Holsey was already attracting attention in the Washington metro area as early as 1999, when as a 14-year-old she scored 18 points in an ISL championship win against Bullis High School in her hometown of Potomac, Md.
She had played basketball since second grade. But for Holsey, who enjoyed testing her mettle in all kinds of sports while growing up with the neighborhood boys—“baseball, tackle football, basketball,” she says—hoops remained a second thought.
“If you’d asked me when I was younger what I would do,” Holsey says, “I probably would have said I’d play soccer.”
But there was little denying her early basketball talent. In one of her first junior recreational YMCA games for an otherwise all-boy team, she scored four points—“huge, for like a second grade game,” she laughs.
Her coach was infuriated.
“What took you so long to start passing to her?” he asked the squad. “She’s the best player on the team!”
Holsey tells the story with gusto, becoming alternately proud and bashful.
“I just remember that,” she says, smile still glowing. “That’s the only thing I remember.”
* * *
Holsey’s basketball dreams never burned so brightly as they did during her freshman year at Harvard.
The Crimson was well on its way to a perfect Ivy League season and an NCAA Tournament bid. Holsey was doing her part, averaging 15 minutes per game in early action, and even saw significant floor time in a 79-76 stunner of Syracuse, her first collegiate game. She drained two three-pointers and finished with nine points.
Her season, and her budding career, soon went sour. Against Yale, she dislocated her shoulder, the first of four such instances that would ruin her freshman and sophomore years.
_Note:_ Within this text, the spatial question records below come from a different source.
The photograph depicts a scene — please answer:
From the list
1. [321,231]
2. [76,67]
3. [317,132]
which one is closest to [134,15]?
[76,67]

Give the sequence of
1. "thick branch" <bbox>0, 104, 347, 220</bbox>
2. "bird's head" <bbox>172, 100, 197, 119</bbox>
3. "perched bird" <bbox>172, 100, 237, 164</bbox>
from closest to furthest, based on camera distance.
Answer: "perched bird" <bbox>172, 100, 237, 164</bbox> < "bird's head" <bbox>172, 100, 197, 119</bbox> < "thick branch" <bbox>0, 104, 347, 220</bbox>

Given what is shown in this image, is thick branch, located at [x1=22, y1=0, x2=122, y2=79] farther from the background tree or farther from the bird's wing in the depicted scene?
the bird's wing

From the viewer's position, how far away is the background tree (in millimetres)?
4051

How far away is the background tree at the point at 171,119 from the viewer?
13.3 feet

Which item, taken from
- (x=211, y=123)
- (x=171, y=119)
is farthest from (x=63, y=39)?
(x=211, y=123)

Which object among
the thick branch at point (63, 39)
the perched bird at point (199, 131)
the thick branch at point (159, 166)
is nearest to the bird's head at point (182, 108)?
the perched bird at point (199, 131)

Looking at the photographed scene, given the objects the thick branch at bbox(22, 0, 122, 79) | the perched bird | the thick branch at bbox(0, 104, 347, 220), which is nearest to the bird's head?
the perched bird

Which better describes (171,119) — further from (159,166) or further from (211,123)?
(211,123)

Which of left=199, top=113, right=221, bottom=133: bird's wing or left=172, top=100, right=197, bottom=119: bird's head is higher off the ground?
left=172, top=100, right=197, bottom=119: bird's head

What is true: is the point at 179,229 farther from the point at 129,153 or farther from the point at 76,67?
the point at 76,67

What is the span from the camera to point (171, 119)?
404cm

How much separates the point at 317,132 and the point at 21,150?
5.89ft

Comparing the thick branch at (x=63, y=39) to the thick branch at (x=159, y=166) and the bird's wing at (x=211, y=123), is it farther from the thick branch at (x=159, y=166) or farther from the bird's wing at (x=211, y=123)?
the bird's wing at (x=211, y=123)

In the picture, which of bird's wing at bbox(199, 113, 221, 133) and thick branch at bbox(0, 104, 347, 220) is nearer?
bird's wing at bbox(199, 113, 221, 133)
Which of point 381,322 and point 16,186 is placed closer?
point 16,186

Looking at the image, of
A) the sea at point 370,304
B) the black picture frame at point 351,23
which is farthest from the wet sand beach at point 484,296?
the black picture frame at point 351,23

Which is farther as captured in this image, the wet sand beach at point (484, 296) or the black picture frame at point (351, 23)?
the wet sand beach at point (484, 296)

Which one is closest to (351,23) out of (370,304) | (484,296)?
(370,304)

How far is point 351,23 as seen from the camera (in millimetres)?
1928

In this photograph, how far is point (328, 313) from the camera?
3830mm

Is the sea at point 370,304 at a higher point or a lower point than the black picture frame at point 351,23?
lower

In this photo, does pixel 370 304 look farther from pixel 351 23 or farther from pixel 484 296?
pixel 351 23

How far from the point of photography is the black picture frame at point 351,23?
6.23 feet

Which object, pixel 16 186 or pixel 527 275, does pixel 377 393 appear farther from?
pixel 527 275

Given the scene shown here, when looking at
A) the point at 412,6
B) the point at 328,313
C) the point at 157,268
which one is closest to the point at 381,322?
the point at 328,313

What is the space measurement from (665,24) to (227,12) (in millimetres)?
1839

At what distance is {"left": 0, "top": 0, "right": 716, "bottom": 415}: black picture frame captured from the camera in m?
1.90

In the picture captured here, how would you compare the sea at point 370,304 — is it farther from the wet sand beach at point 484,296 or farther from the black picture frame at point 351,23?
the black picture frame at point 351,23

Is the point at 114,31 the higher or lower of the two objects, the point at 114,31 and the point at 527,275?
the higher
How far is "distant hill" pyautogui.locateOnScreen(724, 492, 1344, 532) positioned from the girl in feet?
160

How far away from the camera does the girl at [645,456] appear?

It was the first time she had been sidelined by even a minor injury.
“Four dislocations in two years really, really changed her game,” Delaney-Smith says. “She was playing with one arm, she was playing in pain and she was playing in fear because her shoulder kept coming out all the time.”
Luckily for Harvard, Holsey’s injury woes—and the balky brace that epitomized two years in basketball purgatory—have become yesterday’s news.
The team’s 2004-05 run to an Ivy League title was a year of new confidence for the junior guard, who won new legions of adoring fans, not the least of whom were her teammates. At times, she carried the team on her back.
“Her calmness really helps us through intense game situations,” says fellow senior Maureen McCaffery, herself a study in clutch cool—her long-range shooting down the stretch helped defeat Dartmouth in March.
“She is never frantic, always level, and she makes all of us feel the same calmness when we play with her.”
And so the countdown closes in on home tip-off. Not even Holsey knows yet what she has in store for Fairfield, the Crimson’s first visitor to Lavietes Pavilion on Nov. 27.
“I actually have learned that I like to rebound,” Holsey says of her new swing role. “I didn’t know that before this year.”
She smiles. The plot thickens. The best, she knows, is most certainly yet to come.